§ Assignment
Begin at the line that has "Complaints to Bribery" and stop after the line that has "หน้า 29 จาก 73". Arrange that data as a JSON list of strings, one string per line, skipping blank lines and leaving the pictures out.

§ Source information
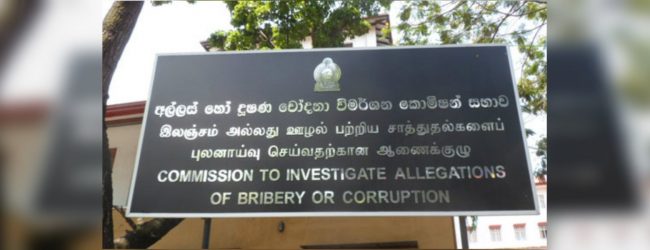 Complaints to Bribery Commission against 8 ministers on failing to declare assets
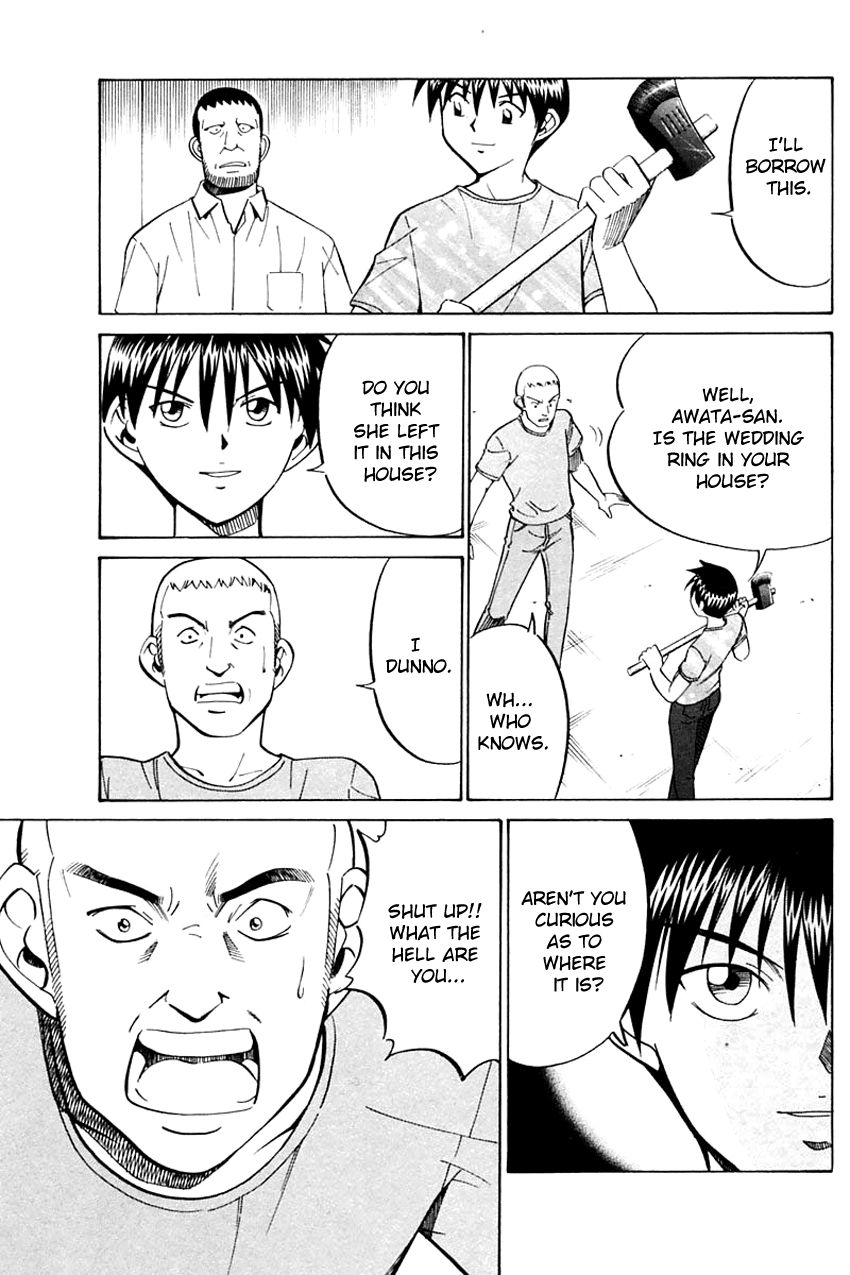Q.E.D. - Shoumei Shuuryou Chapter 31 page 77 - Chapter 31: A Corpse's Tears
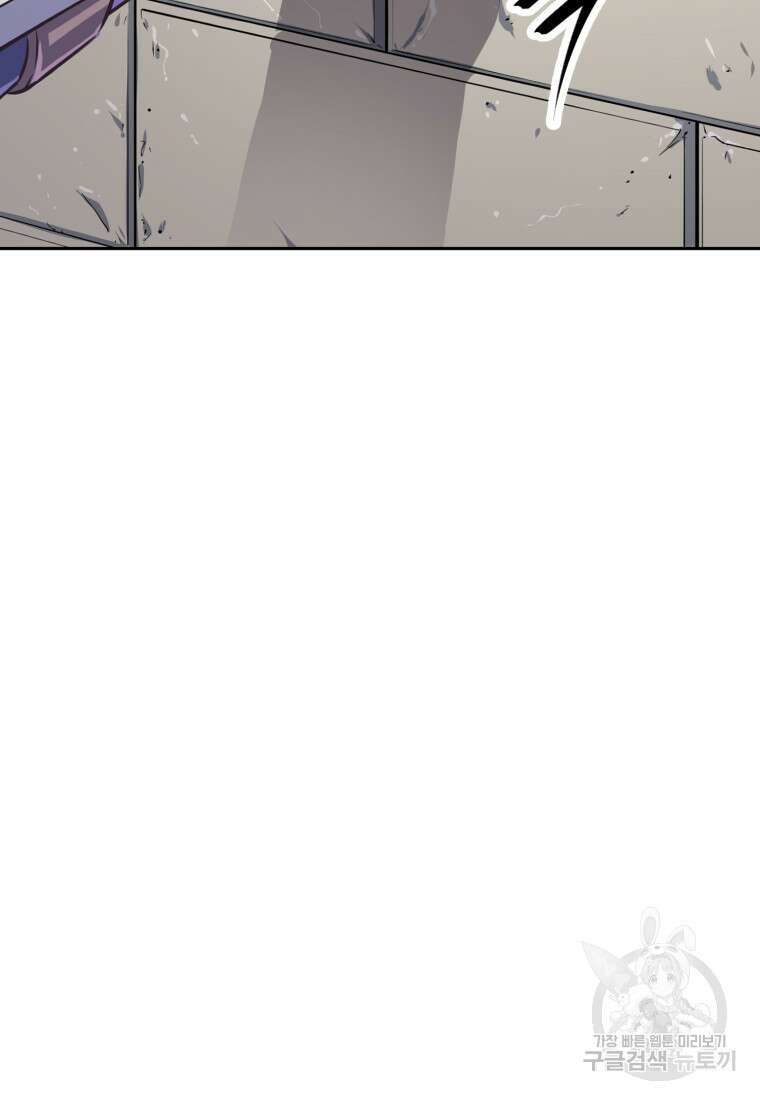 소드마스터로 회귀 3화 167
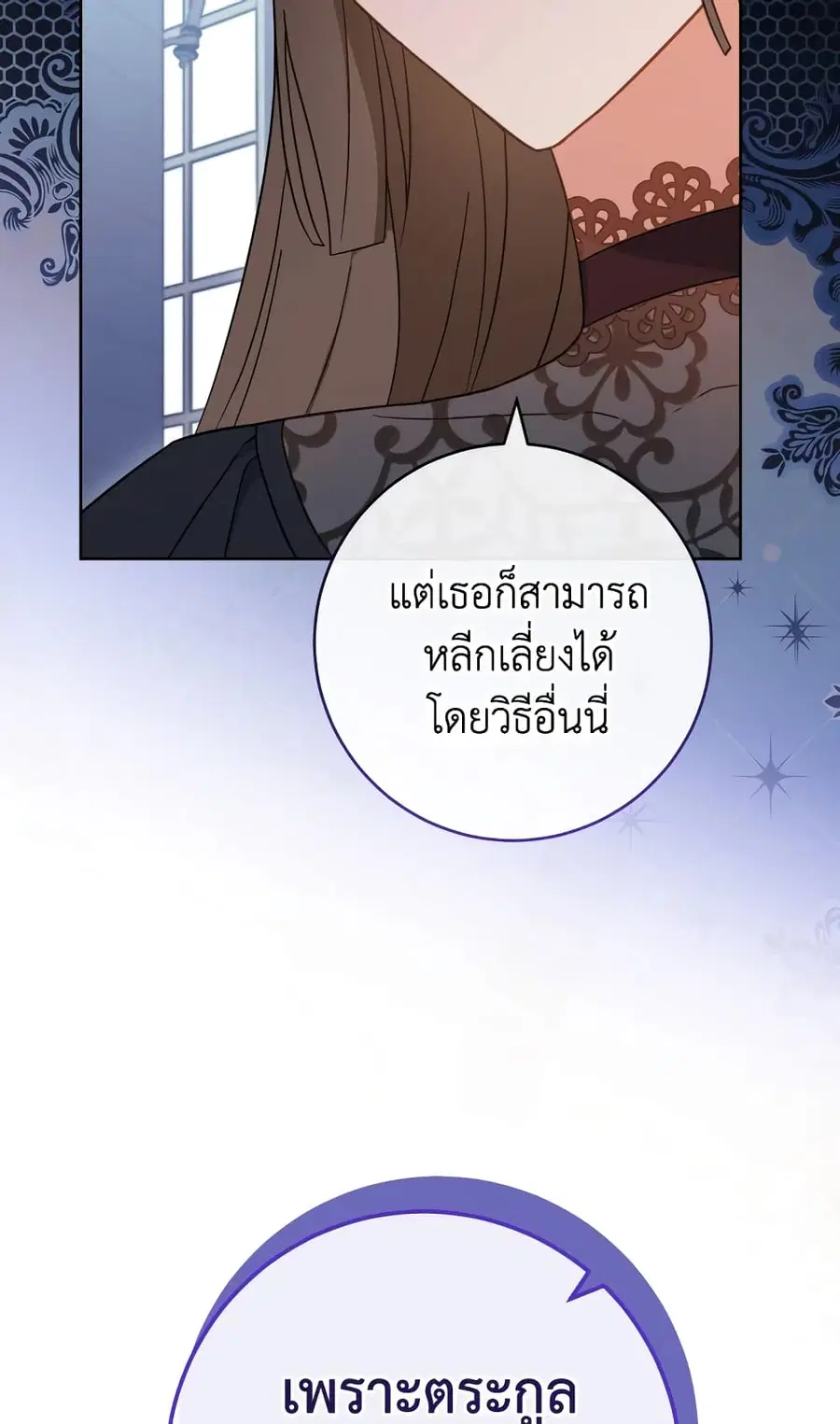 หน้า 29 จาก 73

* * *

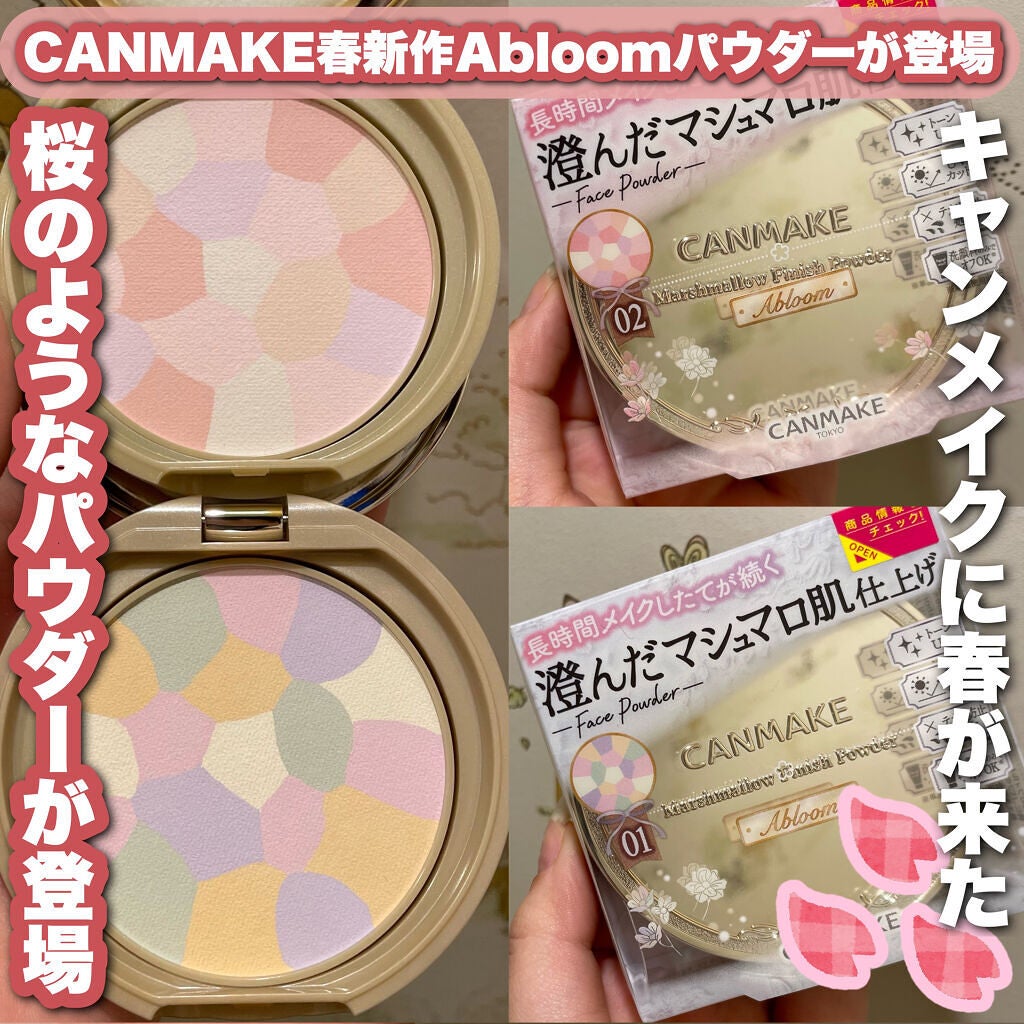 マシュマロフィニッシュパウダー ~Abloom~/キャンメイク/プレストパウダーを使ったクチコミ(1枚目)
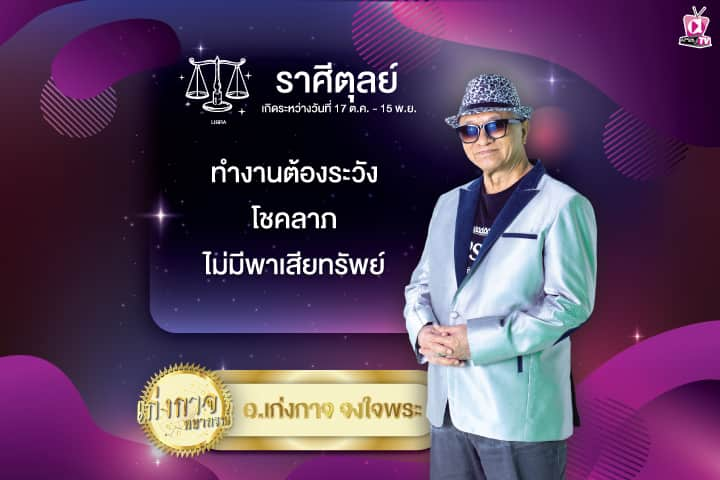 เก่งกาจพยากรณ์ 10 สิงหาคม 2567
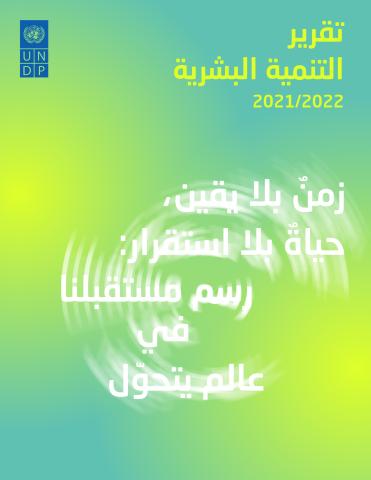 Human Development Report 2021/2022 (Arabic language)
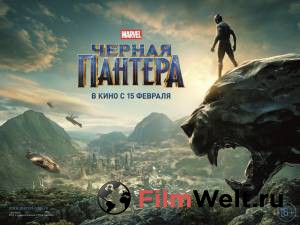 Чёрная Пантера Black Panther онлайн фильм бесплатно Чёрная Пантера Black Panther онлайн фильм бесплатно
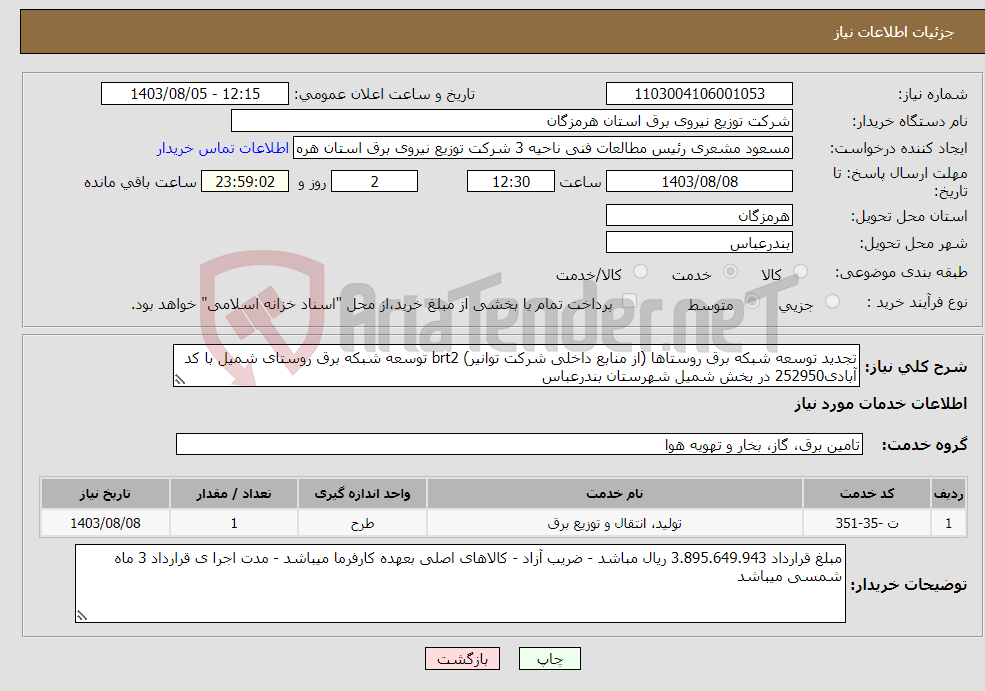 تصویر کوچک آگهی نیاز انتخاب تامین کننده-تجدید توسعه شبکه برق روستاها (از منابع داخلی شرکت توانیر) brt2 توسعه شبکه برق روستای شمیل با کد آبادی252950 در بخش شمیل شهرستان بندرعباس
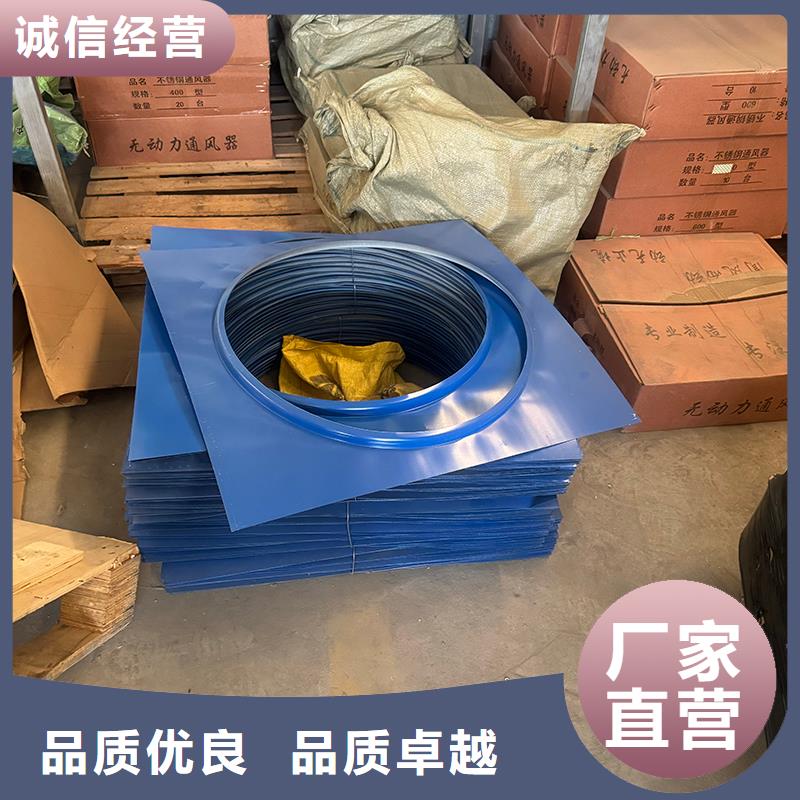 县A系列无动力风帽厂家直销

§ Written solution
[
  " Complaints to Bribery Commission against 8 ministers on failing to declare assets",
  "Q.E.D. - Shoumei Shuuryou Chapter 31 page 77 - Chapter 31: A Corpse's Tears",
  " 소드마스터로 회귀 3화 167",
  " หน้า 29 จาก 73"
]